++++ Exercise material

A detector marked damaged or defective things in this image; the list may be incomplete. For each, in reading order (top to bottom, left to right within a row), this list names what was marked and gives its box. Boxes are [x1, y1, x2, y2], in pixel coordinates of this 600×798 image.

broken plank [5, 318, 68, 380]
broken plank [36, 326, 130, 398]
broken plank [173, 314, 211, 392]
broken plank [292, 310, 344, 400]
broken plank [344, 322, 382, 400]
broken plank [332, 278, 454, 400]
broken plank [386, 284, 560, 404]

++++++++

## Objective
Turn the records above into a two-column CSV with the header names text and answer, one row per record. Put each record's text and its answer in one quoted field each, with line breaks replaced by spaces.

## Result of this exercise
text,answer
"A detector marked damaged or defective things in this image; the list may be incomplete. For each, in reading order (top to bottom, left to right within a row), this list names what was marked and gives its box. Boxes are [x1, y1, x2, y2], in pixel coordinates of this 600×798 image.","broken plank [5, 318, 68, 380] broken plank [36, 326, 130, 398] broken plank [173, 314, 211, 392] broken plank [292, 310, 344, 400] broken plank [344, 322, 382, 400] broken plank [332, 278, 454, 400] broken plank [386, 284, 560, 404]"